:: Requisito ::
Por favor, repite sin cambios las líneas del listado de abajo: empieza en la línea que contiene "What distance would" y llega hasta el final del listado, con ambos extremos incluidos.

**** Material proporcionado

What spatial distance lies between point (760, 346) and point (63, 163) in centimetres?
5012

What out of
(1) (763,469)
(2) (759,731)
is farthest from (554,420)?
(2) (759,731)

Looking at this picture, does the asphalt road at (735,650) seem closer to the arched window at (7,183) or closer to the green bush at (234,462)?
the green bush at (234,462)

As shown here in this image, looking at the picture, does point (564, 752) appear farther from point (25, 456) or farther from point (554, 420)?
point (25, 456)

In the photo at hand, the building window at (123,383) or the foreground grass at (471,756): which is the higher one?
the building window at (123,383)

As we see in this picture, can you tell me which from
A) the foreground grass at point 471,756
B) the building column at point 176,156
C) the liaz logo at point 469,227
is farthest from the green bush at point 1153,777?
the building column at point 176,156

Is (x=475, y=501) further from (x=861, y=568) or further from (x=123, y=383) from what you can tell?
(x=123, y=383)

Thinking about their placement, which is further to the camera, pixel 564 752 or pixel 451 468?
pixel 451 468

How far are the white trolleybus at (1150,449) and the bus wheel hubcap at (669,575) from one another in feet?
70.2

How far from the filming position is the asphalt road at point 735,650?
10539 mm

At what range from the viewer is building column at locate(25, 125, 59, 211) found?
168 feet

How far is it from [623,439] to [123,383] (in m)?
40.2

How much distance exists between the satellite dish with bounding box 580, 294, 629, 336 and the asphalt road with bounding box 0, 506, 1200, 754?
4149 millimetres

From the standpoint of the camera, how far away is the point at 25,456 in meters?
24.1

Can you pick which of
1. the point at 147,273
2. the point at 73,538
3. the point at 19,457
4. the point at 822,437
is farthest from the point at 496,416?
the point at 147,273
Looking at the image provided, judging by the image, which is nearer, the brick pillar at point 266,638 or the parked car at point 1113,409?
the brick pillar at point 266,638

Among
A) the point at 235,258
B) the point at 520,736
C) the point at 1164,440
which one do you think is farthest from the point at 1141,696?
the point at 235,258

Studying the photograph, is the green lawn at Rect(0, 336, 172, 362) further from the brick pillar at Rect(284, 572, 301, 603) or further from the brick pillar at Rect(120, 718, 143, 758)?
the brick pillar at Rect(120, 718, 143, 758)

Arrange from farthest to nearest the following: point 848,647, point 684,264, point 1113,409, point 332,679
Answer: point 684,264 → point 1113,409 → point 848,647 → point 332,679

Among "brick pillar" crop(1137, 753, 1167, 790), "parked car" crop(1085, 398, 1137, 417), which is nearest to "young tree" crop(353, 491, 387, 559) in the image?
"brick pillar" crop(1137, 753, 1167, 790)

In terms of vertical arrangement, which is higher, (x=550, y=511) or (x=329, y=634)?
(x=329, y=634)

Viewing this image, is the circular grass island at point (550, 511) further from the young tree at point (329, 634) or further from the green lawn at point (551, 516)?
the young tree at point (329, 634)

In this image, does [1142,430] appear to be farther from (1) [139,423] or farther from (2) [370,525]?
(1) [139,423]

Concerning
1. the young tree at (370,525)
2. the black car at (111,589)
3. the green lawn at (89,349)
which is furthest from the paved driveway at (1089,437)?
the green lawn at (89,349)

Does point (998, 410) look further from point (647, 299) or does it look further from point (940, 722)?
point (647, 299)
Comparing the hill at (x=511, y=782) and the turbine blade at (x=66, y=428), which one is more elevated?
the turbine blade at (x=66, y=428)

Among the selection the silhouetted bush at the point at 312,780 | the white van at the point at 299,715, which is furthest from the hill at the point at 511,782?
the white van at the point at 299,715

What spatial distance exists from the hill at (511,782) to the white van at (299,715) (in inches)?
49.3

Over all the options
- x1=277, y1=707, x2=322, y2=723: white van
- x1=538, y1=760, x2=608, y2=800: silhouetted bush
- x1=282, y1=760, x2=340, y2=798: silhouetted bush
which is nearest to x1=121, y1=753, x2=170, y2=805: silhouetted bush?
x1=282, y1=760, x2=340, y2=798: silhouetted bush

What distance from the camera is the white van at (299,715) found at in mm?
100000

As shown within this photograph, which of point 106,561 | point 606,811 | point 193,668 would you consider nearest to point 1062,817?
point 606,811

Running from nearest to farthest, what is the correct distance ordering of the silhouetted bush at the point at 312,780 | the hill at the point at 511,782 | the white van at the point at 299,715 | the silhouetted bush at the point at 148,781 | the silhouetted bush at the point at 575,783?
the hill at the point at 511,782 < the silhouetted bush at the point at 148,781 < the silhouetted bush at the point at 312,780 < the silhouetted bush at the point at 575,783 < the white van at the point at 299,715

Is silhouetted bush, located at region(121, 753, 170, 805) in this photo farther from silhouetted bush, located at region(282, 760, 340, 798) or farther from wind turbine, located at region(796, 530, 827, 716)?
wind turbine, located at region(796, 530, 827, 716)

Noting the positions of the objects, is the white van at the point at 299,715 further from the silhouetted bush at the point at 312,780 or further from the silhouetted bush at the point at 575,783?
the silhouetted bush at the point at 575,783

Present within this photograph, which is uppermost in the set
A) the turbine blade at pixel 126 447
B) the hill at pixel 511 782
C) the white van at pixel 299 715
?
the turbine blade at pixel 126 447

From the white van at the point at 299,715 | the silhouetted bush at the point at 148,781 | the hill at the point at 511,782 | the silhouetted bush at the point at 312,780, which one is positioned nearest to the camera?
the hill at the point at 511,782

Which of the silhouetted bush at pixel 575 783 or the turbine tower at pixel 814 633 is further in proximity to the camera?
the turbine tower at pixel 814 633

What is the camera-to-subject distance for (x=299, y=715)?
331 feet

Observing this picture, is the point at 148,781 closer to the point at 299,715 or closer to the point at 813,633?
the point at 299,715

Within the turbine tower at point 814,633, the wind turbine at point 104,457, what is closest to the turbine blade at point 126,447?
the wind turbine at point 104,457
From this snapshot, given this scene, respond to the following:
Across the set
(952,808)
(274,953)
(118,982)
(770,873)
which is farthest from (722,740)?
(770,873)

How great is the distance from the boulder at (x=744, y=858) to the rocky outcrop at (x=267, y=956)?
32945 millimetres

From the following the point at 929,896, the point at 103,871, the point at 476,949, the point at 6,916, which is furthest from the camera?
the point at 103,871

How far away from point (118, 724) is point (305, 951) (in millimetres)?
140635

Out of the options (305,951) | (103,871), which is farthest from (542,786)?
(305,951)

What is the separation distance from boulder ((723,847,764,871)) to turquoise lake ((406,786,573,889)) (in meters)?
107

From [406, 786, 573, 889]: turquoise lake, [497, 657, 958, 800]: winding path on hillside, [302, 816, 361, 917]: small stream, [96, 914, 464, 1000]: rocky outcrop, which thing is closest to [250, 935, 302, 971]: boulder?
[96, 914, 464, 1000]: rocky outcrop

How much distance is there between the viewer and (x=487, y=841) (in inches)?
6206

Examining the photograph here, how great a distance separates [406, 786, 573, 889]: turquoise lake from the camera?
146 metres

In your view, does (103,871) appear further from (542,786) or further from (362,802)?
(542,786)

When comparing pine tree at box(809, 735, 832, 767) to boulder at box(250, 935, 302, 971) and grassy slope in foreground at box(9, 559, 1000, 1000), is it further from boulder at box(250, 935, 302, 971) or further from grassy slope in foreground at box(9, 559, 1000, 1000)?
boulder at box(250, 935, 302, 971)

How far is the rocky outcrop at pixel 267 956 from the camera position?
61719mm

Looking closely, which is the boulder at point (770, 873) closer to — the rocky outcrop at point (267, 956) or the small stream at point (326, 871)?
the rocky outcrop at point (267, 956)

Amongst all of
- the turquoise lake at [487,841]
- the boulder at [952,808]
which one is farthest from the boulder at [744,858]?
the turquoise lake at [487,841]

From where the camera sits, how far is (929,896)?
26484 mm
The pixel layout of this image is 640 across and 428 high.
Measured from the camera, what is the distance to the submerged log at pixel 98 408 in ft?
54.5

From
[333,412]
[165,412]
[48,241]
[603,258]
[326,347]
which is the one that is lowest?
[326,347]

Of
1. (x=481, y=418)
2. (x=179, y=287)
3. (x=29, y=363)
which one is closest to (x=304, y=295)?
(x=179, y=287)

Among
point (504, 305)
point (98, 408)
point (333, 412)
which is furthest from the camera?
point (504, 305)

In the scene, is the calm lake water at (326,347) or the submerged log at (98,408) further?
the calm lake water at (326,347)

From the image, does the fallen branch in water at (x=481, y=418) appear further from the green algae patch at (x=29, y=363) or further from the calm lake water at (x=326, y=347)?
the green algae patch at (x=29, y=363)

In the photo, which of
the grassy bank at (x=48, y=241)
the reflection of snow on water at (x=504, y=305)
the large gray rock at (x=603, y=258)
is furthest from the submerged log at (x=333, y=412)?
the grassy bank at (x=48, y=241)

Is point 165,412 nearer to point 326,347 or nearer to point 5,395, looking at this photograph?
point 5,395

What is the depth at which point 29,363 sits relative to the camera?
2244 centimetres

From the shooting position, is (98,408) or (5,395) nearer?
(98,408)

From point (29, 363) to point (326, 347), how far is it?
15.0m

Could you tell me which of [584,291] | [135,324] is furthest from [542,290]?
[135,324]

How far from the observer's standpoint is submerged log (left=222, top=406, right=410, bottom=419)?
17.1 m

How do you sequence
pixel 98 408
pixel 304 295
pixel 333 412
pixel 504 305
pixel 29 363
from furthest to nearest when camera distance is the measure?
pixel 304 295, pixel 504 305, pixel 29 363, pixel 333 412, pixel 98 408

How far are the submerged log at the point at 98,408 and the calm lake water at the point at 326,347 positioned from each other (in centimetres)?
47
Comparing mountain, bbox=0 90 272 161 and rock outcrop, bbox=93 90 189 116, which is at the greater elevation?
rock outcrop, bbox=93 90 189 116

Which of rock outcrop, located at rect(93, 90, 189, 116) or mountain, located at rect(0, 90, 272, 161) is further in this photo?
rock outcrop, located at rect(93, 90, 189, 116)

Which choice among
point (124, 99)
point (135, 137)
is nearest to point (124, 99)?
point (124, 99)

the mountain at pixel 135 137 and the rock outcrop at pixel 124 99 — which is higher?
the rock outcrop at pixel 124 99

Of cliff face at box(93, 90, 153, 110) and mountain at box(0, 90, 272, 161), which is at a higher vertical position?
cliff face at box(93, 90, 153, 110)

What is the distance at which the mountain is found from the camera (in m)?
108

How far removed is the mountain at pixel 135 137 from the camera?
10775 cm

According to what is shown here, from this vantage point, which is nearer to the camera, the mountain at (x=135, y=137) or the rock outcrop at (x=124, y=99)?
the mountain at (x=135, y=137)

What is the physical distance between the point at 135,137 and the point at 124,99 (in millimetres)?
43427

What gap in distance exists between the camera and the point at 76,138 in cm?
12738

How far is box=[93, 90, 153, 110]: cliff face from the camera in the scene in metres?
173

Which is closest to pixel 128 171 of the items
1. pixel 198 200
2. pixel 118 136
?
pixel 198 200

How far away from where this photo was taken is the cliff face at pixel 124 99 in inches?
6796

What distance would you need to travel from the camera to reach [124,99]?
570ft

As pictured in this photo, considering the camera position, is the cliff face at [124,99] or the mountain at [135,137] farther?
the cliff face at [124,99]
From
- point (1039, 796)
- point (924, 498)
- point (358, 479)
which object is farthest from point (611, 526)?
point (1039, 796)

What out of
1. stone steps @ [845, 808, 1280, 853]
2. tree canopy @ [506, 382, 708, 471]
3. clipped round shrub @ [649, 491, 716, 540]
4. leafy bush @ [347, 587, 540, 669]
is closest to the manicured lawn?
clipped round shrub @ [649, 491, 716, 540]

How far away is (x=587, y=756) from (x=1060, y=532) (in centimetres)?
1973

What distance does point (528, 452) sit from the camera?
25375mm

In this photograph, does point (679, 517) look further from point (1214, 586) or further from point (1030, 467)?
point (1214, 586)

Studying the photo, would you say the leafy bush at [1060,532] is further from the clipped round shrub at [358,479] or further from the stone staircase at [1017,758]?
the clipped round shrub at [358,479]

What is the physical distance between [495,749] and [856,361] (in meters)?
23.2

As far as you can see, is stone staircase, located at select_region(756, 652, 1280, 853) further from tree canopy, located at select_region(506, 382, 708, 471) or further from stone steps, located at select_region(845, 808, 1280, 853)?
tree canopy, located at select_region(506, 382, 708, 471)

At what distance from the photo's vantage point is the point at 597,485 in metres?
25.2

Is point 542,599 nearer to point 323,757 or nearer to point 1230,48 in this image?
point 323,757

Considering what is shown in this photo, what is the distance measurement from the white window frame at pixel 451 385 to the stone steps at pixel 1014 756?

********

:: Respuesta ::
What distance would you need to travel from the camera to reach [124,99]?
570ft

As pictured in this photo, considering the camera position, is the cliff face at [124,99] or the mountain at [135,137] farther?
the cliff face at [124,99]
From
- point (1039, 796)
- point (924, 498)
- point (358, 479)
which object is farthest from point (611, 526)?
point (1039, 796)

What out of
1. stone steps @ [845, 808, 1280, 853]
2. tree canopy @ [506, 382, 708, 471]
3. clipped round shrub @ [649, 491, 716, 540]
4. leafy bush @ [347, 587, 540, 669]
is closest to the manicured lawn?
clipped round shrub @ [649, 491, 716, 540]

How far away is (x=587, y=756) from (x=1060, y=532) (in centimetres)?
1973

What distance does point (528, 452) sit from the camera?
25375mm

In this photograph, does point (679, 517) look further from point (1214, 586) or further from point (1030, 467)?
point (1214, 586)

Studying the photo, would you say the leafy bush at [1060,532] is further from the clipped round shrub at [358,479] or further from the stone staircase at [1017,758]?
the clipped round shrub at [358,479]

What is the physical distance between [495,749] and [856,361] (in meters)?
23.2

As far as you can see, is stone staircase, located at select_region(756, 652, 1280, 853) further from tree canopy, located at select_region(506, 382, 708, 471) or further from stone steps, located at select_region(845, 808, 1280, 853)?
tree canopy, located at select_region(506, 382, 708, 471)

At what distance from the photo's vantage point is the point at 597,485 in metres?
25.2

Is point 542,599 nearer to point 323,757 or nearer to point 1230,48 in this image?
point 323,757

Considering what is shown in this photo, what is the distance measurement from the white window frame at pixel 451 385 to the stone steps at pixel 1014 756?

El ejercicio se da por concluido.